My next problem is lack of detailed description. The writing style did not appease me, but what's worse: no detailed description. I hate to break it to you, but putting a full stop after every two words and breaking the sentences is not very interesting. Also, a couple of things were best if they were elucidated better so that they give a more clear picture, and make better sense.
'What is wrong with that woman?' I asked Nox as if escorted me to dinner on the night of my first lesson with Glamora. He took the books she'd given me and they dematerialized into thin air — I presumed back to my room where I could study them later.
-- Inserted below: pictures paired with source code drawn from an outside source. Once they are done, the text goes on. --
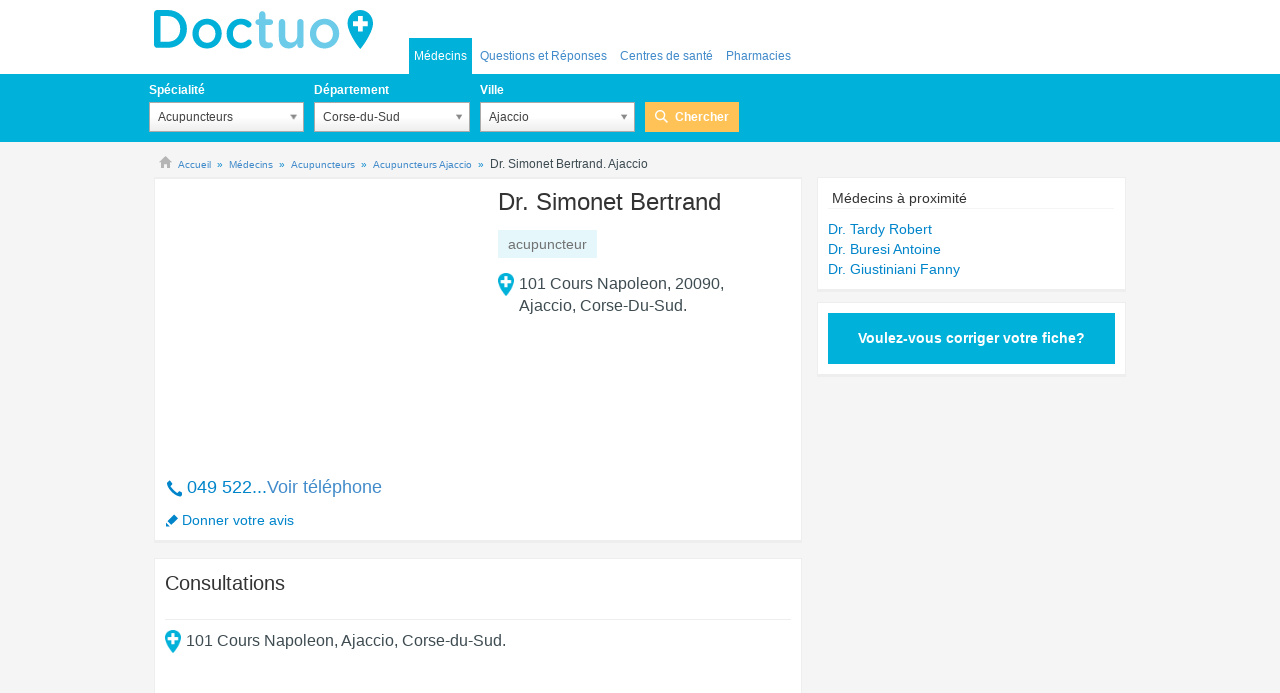

--- FILE ---
content_type: text/html; charset=utf-8
request_url: https://www.google.com/recaptcha/api2/aframe
body_size: 266
content:
<!DOCTYPE HTML><html><head><meta http-equiv="content-type" content="text/html; charset=UTF-8"></head><body><script nonce="NulGFEq8pejdDtWWYdTBTg">/** Anti-fraud and anti-abuse applications only. See google.com/recaptcha */ try{var clients={'sodar':'https://pagead2.googlesyndication.com/pagead/sodar?'};window.addEventListener("message",function(a){try{if(a.source===window.parent){var b=JSON.parse(a.data);var c=clients[b['id']];if(c){var d=document.createElement('img');d.src=c+b['params']+'&rc='+(localStorage.getItem("rc::a")?sessionStorage.getItem("rc::b"):"");window.document.body.appendChild(d);sessionStorage.setItem("rc::e",parseInt(sessionStorage.getItem("rc::e")||0)+1);localStorage.setItem("rc::h",'1768808989122');}}}catch(b){}});window.parent.postMessage("_grecaptcha_ready", "*");}catch(b){}</script></body></html>

--- FILE ---
content_type: application/javascript; charset=utf-8
request_url: https://fundingchoicesmessages.google.com/f/AGSKWxX0qVS20DI3RNbvx27ZF7vy-C38XAl1mIwAv1uspWuWGQweZaanlAZFUSRgr5oxRwYSjHM3bj0qYZKaxgBXq_Fu_w6npXznYYH70ALFwmi6dsO1hiU6RbuWryMIuYSarTnelD-IA2W7q48BK2kJzuGrlZ-1Najf8avl9Ox-1fFVcykj8oJEG8FXrlq7/__ad?size=/ad/omakasa./forum/ads_/vifGoogleAd./adverts_
body_size: -1291
content:
window['00f21e08-d2ee-432f-b4c9-a2018fca0c1d'] = true;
He looked at me wryly. 'You got yourself beat up and you're learning how to do magic — but you're mad about reading a couple of books?'

So according to this, Nox just took the books from Amy and the books dematerialized into the air. Isn't there a missing link here? Shouldn't there be some sort of magic power that he used or something? If there is nothing, then everything he takes will dematerialize and go to some random place. And.... That wouldn't be very nice, would it? Especially if it's food or a book. I tried to take the literal meaning of that, and the sentence has given a vague and irrational meaning.
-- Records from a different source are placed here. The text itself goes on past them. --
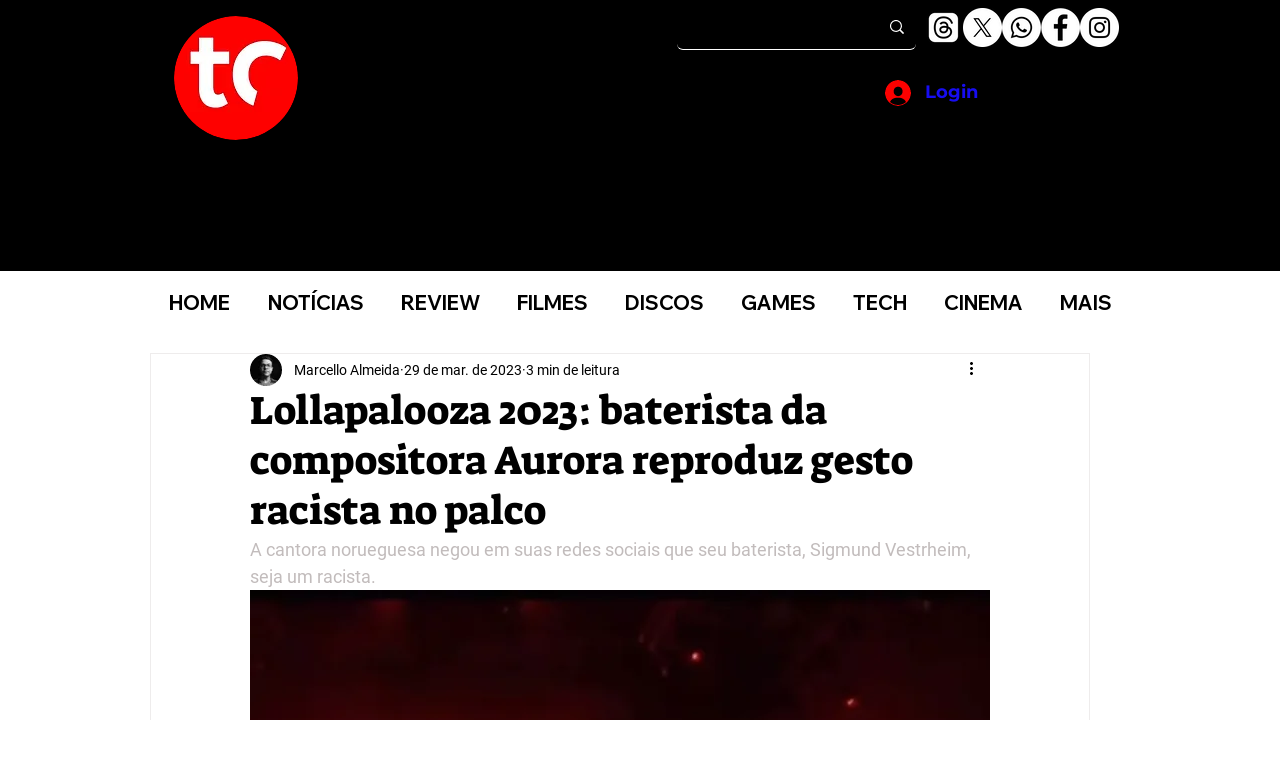

--- FILE ---
content_type: text/html; charset=utf-8
request_url: https://www.google.com/recaptcha/api2/aframe
body_size: 265
content:
<!DOCTYPE HTML><html><head><meta http-equiv="content-type" content="text/html; charset=UTF-8"></head><body><script nonce="H68KbzhhsgGlk-wB31CGoQ">/** Anti-fraud and anti-abuse applications only. See google.com/recaptcha */ try{var clients={'sodar':'https://pagead2.googlesyndication.com/pagead/sodar?'};window.addEventListener("message",function(a){try{if(a.source===window.parent){var b=JSON.parse(a.data);var c=clients[b['id']];if(c){var d=document.createElement('img');d.src=c+b['params']+'&rc='+(localStorage.getItem("rc::a")?sessionStorage.getItem("rc::b"):"");window.document.body.appendChild(d);sessionStorage.setItem("rc::e",parseInt(sessionStorage.getItem("rc::e")||0)+1);localStorage.setItem("rc::h",'1768817611797');}}}catch(b){}});window.parent.postMessage("_grecaptcha_ready", "*");}catch(b){}</script></body></html>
How do I start with the asinine dialogues?
'Salvation Amy's jealous. She wishes this were her baby.'
Okay, how exactly did someone else decide what you're thinking? And that Amy is jealous about someone else being pregnant: I don't think so. Let's try to ignore the fact that they are still in school. Tell me this is just a dream. I certainly cannot bear with any more of these jejune dialogues.
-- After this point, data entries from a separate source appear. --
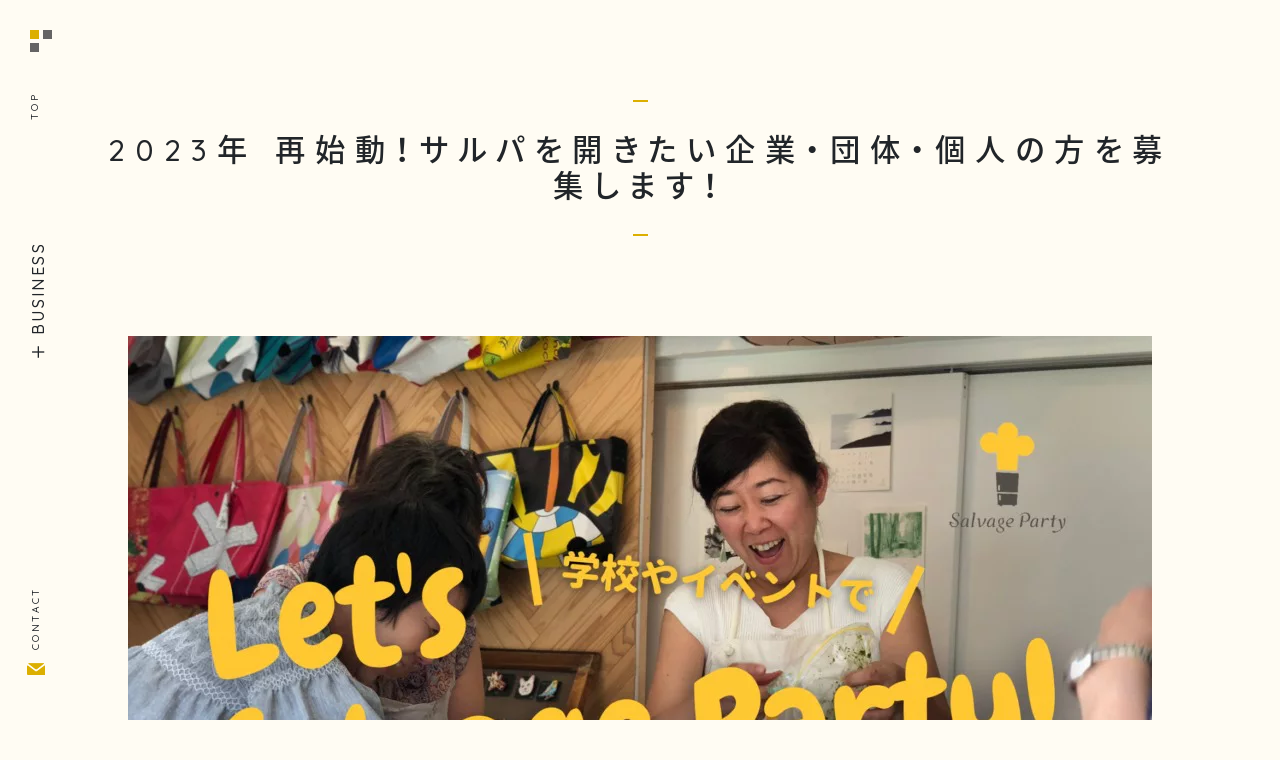

--- FILE ---
content_type: image/svg+xml
request_url: https://salvageparty.com/wp-content/themes/scratch/img/icon-close.svg
body_size: 388
content:
<svg xmlns="http://www.w3.org/2000/svg" width="16.14" height="16.14" viewBox="0 0 16.14 16.14"><title>close</title><g id="レイヤー_2" data-name="レイヤー 2"><g id="レイヤー_2-2" data-name="レイヤー 2"><line x1="1" y1="15.14" x2="15.14" y2="1" style="fill:none;stroke:#000;stroke-linecap:round;stroke-linejoin:round;stroke-width:2px"/><line x1="15.14" y1="15.14" x2="1" y2="1" style="fill:none;stroke:#000;stroke-linecap:round;stroke-linejoin:round;stroke-width:2px"/></g></g></svg>

--- FILE ---
content_type: image/svg+xml
request_url: https://salvageparty.com/wp-content/themes/scratch/img/icon-arrow-large.svg
body_size: 226
content:
<svg xmlns="http://www.w3.org/2000/svg" width="71.5" height="5.71" viewBox="0 0 71.5 5.71"><title>arrow-large-</title><g id="レイヤー_2" data-name="レイヤー 2"><g id="レイヤー_2-2" data-name="レイヤー 2"><polyline points="0 5.21 71 5.21 66.16 0.35" style="fill:none;stroke:#646464;stroke-linejoin:round"/></g></g></svg>

--- FILE ---
content_type: image/svg+xml
request_url: https://salvageparty.com/wp-content/themes/scratch/img/menu-button-active.svg
body_size: 389
content:
<svg xmlns="http://www.w3.org/2000/svg" width="22" height="22" viewBox="0 0 22 22"><defs><style>.cls-1{fill:#dcaf00;}.cls-2{fill:#656464;}</style></defs><title>menu-button-active</title><g id="レイヤー_2" data-name="レイヤー 2"><g id="レイヤー_2-2" data-name="レイヤー 2"><rect class="cls-1" width="9" height="9"/><rect class="cls-2" y="13" width="9" height="9"/><rect class="cls-2" x="13" width="9" height="9"/><rect class="cls-1" x="13" y="13" width="9" height="9"/></g></g></svg>

--- FILE ---
content_type: image/svg+xml
request_url: https://salvageparty.com/wp-content/themes/scratch/img/icon-mail.svg
body_size: 516
content:
<svg xmlns="http://www.w3.org/2000/svg" width="17.83" height="11.98" viewBox="0 0 17.83 11.98"><defs><style>.cls-1{fill:#dcaf00;}</style></defs><title>mail-icon</title><g id="レイヤー_2" data-name="レイヤー 2"><g id="レイヤー_2-2" data-name="レイヤー 2"><path class="cls-1" d="M1.41.74,7.83,5.82a1.64,1.64,0,0,0,1.08.31A1.63,1.63,0,0,0,10,5.82L16.42.74c.51-.41.4-.74-.26-.74H1.67C1,0,.9.33,1.41.74Zm0,0"/><path class="cls-1" d="M16.88,2.58l-7,5.33a1.69,1.69,0,0,1-1.9,0l-7-5.33C.42,2.18,0,2.4,0,3.05v7.74A1.19,1.19,0,0,0,1.19,12H16.64a1.19,1.19,0,0,0,1.19-1.19V3.05c0-.65-.42-.87-.95-.47Zm0,0"/></g></g></svg>

--- FILE ---
content_type: image/svg+xml
request_url: https://salvageparty.com/wp-content/themes/scratch/img/menu-button.svg
body_size: 326
content:
<svg xmlns="http://www.w3.org/2000/svg" width="22" height="22" viewBox="0 0 22 22"><defs><style>.cls-1{fill:#dcaf00;}.cls-2{fill:#656464;}</style></defs><title>menu-button</title><g id="レイヤー_2" data-name="レイヤー 2"><g id="レイヤー_2-2" data-name="レイヤー 2"><rect class="cls-1" width="9" height="9"/><rect class="cls-2" y="13" width="9" height="9"/><rect class="cls-2" x="13" width="9" height="9"/></g></g></svg>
'Never underestimate a girl who Kansas.'
Quick question: Are people from Kansas patronised? I've heard - 'Never underestimate a skinny girl,' 'Never underestimate the power of a common person,' but 'Never underestimate a girl from Kansas'? Is being from Kansas a good thing or a bad thing? Well, I wouldn't go to California, speak with my posh accent, spell words with a 'u' in it, top the class and say, 'Never underestimate a girl from London.'
How about some random extracts I found absurd?
'Not so talented after all, are you? Just another outlander who thinks she's special.'
'What's underneath is everything, Amy. But that doesn't mean you can't enhance it. Beauty has its own kind of magic. And the appearance of something can have power, too.'

Say something positive about the book? Well, I have nothing positive to say about this! I'd rather delete my playlists and download all Taylor Swift songs, and listen to it for 16 whole hours.

Please do not even mention the second book. If it is going to be the same, I'd rather stay at school and listen to my boring principal's tedious speeches for two whole hours.